#
Problem 68: Searching an Infinite Word

\(
\def\sa#1{\tt{#1}}
\def\dd{\dot{}\dot{}}
\)

The goal is to design an algorithm for matching a pattern in an infinite
word.
Since there is no answer for general infinite words, we restrict the
question to a pure morphic word.
It is an infinite word obtained by iterating
a morphism $\theta$ from $A^+$ to itself, where $A=\{\sa{a}, \sa{b}, \dots\}$
is a finite alphabet.
To do so, we assume that $\theta$ is prolongable over
the letter $a$, that is, $\theta(\sa{a}) = \sa{a}u$ for $u\in A^+$.
Then $\Theta=\theta^\infty(\sa{a})$ exists and is
$\sa{a}u\theta(u)\theta^2(u)\cdots$.
The infinite word $\Theta$ is a fixed point of $\theta$, i.e. $\theta(\Theta)=\Theta$.

To avoid trivial cases, like that of the morphism $\eta$ defined by
$\eta(\sa{a})=\sa{ab}$, $\eta(\sa{b})=\sa{c}$, $\eta(\sa{c})=\sa{b}$ and
$\eta(\sa{d})=\sa{d}$ where the letter $\sa{d}$ is useless and the letter
$\sa{a}$ appear only once in $\Theta$, we assume that $\theta$ is
irreducible.
It means that any letter is accessible from any letter: for any
distinct letter $c,d\in A$ the letter $d$ appears in $\theta^k(c)$ for some
integer $k$.

The Thue-Morse morphism $\mu$ and Fibonacci morphism $\phi$ (see
Remarkable Words) are both irreducible morphisms.

Show how to test if a morphism is irreducible.

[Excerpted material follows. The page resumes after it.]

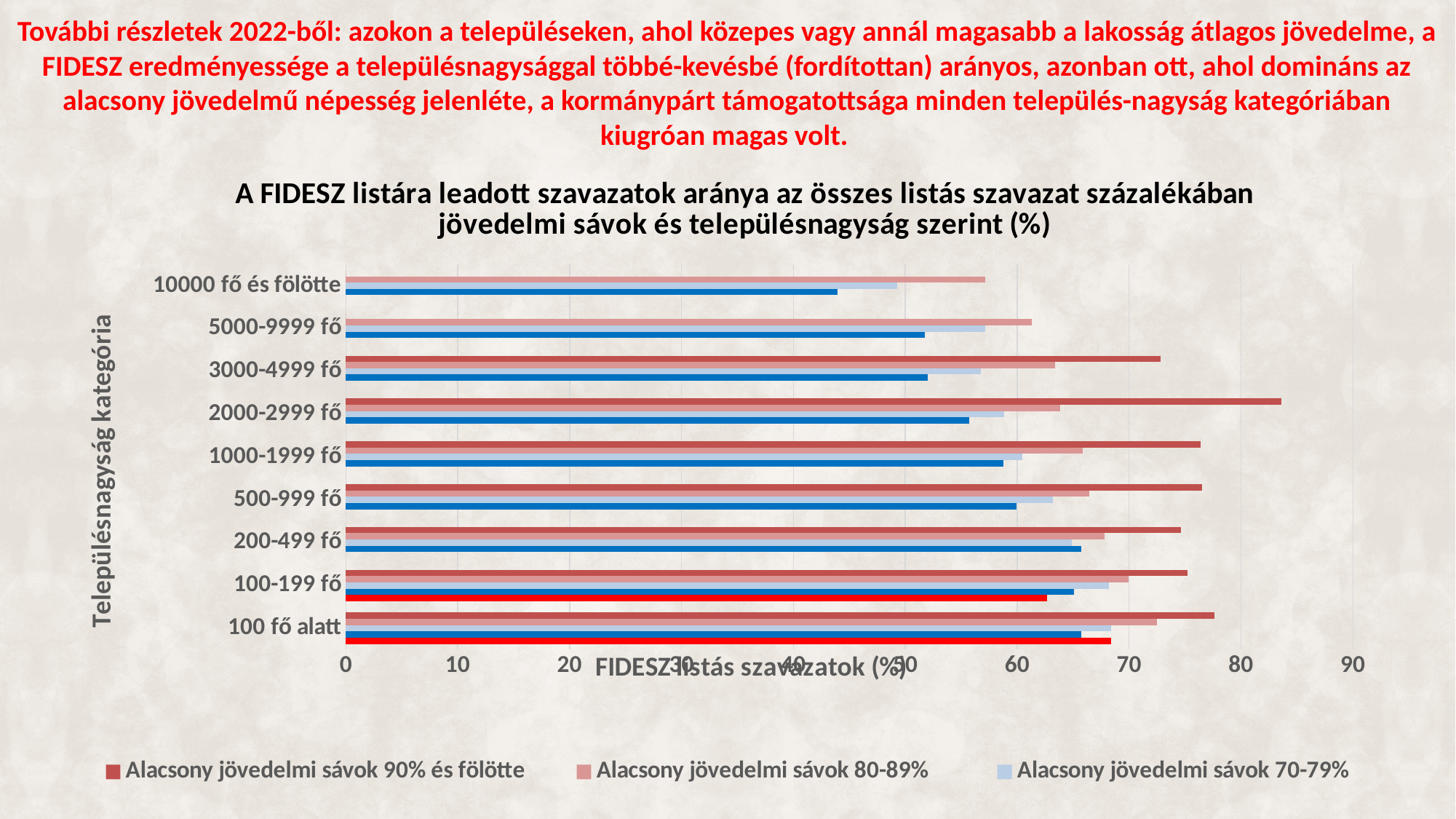
Which settlement-size category has the lowest value for the series 'Alacsony jövedelmi sávok 80-89%'? 10000 fő és fölötte Is the value for '5000-9999 fő' in the series 'Alacsony jövedelmi sávok 80-89%' greater or less than 70? less Which settlement-size category has the highest value for the series 'Alacsony jövedelmi sávok 90% és fölötte'? 2000-2999 fő What is the label of the vertical axis of the chart? Településnagyság kategória For the series 'Alacsony jövedelmi sávok 90% és fölötte', which is larger: the value for '2000-2999 fő' or for '3000-4999 fő'? 2000-2999 fő What kind of chart is shown on the slide? bar chart How many settlement-size categories are shown on the chart? 9 Is the value for '1000-1999 fő' in the series 'Alacsony jövedelmi sávok 80-89%' greater or less than 70? less Is the value for '100 fő alatt' in the series 'Alacsony jövedelmi sávok 90% és fölötte' greater or less than 70? greater What is the label of the horizontal axis of the chart? FIDESZ listás szavazatok (%)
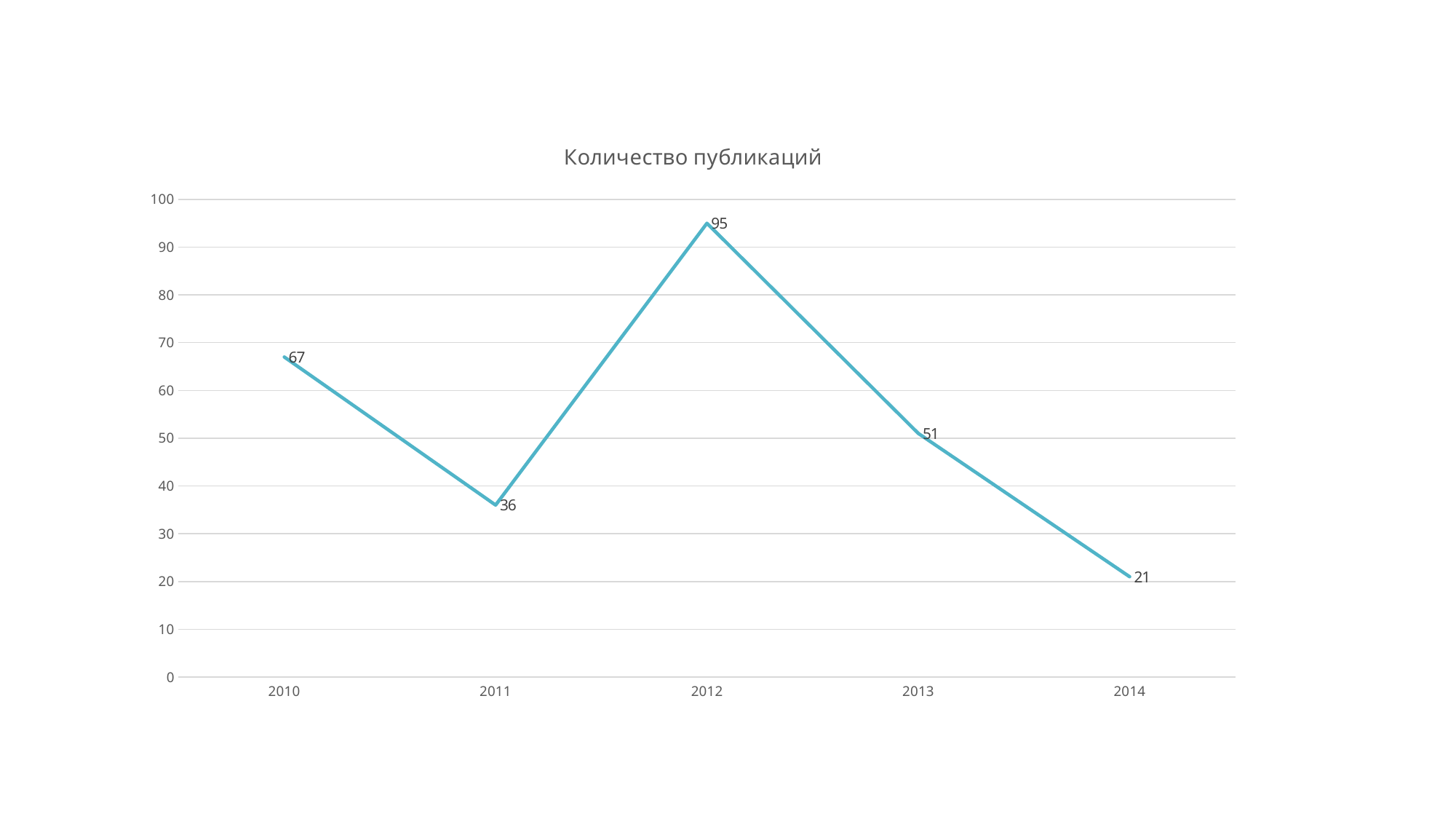
What is the value for 2014? 21 Which is larger, the value for 2010 or the value for 2013? 2010 What is the difference between the values for 2013 and 2014? 30 Is the value for 2011 greater or less than 40? less What kind of chart is shown? line chart Which year has the lowest value? 2014 What is the value for 2010? 67 What is the title of the chart? Количество публикаций Which year has the highest value? 2012 How many years are plotted on the x axis? 5 What is the value for 2012? 95 What is the difference between the values for 2012 and 2011? 59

Design an algorithm to compute the set of factors of length $m$ occurring in
the infinite word $\Theta=\theta^\infty(\sa{a})$, where $\theta$ is an
irreducible morphism.

When the set of length-$m$ factors of $\Theta$ is represented by a
(deterministic) trie, testing if a pattern of length $m$ appears in $\Theta$
becomes a mere top-down traversal of the trie.

## References

F. Durand and J. Leroy. The constant of recognizability is computable
for primitive morphisms. CoRR, abs/1610.05577, 2016.